By Corey Argust
On October 6, the Council of the District of Columbia introduced the Universal Paid Leave Act of 2015. As written, the proposed bill would provide District employees with the ability to take up to 16 weeks of paid family and medical leave within a 12-month period. If adopted, the new law would provide employees working in the District with the most generous paid family leave in the United States, surpassing the current maximum of six weeks of partial paid leave available in California and New Jersey.
Under the proposed law, all full- and part-time employees who live in the District of Columbia or work at least 50% of the time in the District of Columbia will be eligible to take up to 16 weeks of leave for qualifying family and medical events. The law will allow employees to take leave for a serious health condition, after the birth or adoption of a child, or to care for a sick family member.
Unlike the leave available to employees under the Family and Medical Leave Act and many of the family leave laws of other states, the District’s proposed bill provides for employees to receive a substantial amount of pay while out on leave. In the bill’s current form, employees will receive 100% of their average weekly wages—up to $1,000 per week—and half of their average weekly wages in excess of $1,000 per week—up to $3,000 per week.
Nearly all private employers with employees working in the District of Columbia, including government contractors and subcontractors, would be covered by the law and required to provide eligible employees with up to 16 weeks of paid leave. To pay for the leave, the law would impose a new tax on employers, requiring them to pay into a Family and Medical Leave Fund.
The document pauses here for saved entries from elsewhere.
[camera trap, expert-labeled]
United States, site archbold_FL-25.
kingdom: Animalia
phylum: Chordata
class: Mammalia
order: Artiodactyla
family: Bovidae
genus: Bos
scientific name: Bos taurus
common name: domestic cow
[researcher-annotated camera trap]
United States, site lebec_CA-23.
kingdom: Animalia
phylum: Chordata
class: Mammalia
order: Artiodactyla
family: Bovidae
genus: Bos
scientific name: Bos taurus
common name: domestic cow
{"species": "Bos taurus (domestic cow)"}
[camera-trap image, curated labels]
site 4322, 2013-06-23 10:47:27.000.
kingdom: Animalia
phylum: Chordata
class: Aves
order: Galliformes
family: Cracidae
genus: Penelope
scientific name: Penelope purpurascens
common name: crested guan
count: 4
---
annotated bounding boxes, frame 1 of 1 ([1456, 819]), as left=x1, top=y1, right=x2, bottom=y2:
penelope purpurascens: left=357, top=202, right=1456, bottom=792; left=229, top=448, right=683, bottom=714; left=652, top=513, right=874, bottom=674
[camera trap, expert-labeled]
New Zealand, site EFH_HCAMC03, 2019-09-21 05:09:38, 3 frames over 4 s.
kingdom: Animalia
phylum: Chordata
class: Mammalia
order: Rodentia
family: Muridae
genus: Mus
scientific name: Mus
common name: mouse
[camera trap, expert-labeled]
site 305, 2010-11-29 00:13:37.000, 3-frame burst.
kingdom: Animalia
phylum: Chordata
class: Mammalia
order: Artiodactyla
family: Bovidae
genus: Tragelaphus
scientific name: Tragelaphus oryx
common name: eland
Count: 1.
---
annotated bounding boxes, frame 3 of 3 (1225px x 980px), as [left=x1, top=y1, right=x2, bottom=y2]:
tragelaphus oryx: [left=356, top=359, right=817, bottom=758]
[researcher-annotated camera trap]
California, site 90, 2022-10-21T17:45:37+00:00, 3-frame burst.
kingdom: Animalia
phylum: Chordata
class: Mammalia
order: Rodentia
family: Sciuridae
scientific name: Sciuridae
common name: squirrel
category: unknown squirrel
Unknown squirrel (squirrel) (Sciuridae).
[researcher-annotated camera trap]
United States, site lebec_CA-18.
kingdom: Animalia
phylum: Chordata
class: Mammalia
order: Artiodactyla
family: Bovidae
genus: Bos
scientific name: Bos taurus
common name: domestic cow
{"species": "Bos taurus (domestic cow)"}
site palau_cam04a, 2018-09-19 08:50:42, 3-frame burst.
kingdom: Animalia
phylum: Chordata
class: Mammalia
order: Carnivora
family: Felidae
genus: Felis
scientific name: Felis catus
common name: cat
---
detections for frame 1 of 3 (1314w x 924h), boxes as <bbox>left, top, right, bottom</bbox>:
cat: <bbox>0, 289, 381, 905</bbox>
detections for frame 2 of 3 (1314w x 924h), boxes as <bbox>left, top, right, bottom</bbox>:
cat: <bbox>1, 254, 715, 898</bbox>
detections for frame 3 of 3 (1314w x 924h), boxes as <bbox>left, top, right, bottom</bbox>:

As drafted, employer contributions to the newly-created fund would be capped at 1% of their employees’ pre-tax wages each pay roll period and be made in a manner similar to unemployment compensation contributions. Proponents of the new bill have expressed uncertainty over the actual cost to employers. And while the District’s Office of the Chief Financial Officer will be producing a cost estimate as the proposed legislation is considered by the council, employers that will be subject to the law are justifiably wary that the actual cost of implementation could impose a higher tax rate on employers.
Similar to other family and medical leave laws, the Universal Paid Leave Act of 2015 will protect employees from job loss while out on paid leave and prohibit employers from retaliating against employees for the use of paid family and medical leave. Additionally, employers are required to provide notice to employees of the benefits granted by the law and face daily fines on a per employee basis for failing to provide the required notice.
Most notably, employers face the prospect of significant damages for interfering with, restraining, or improperly denying employees their right to exercise the use of paid leave. Under the proposed law, employers would be held liable for all wages and benefits improperly denied to or lost by an eligible employee plus consequential damages up to three times the amount of lost wages and benefits.
While the language of the proposed law will be debated over the coming months, and many of the details will likely be fine tuned, the bill is expected to become law, as a majority of the members of the council have already expressed support for the bill.
Moreover, the law’s proposed expansion of employee benefits is in line with recent legislative action in the District, including the graduated increases to the minimum wage passed in 2014, the grant of paid family leave to employees of the District government also passed in 2014, and the living wage increase for District contractors already passed in 2015.
Although the bill’s sponsors have touted the “competitive advantage” that the proposed legislation will provide to businesses operating in the District, the uncertain costs of the law call into question the basis of that assertion. If interested in the impact of this legislation, now is the time to voice concerns and opinions on the specifics of the law to the appropriate councilmembers.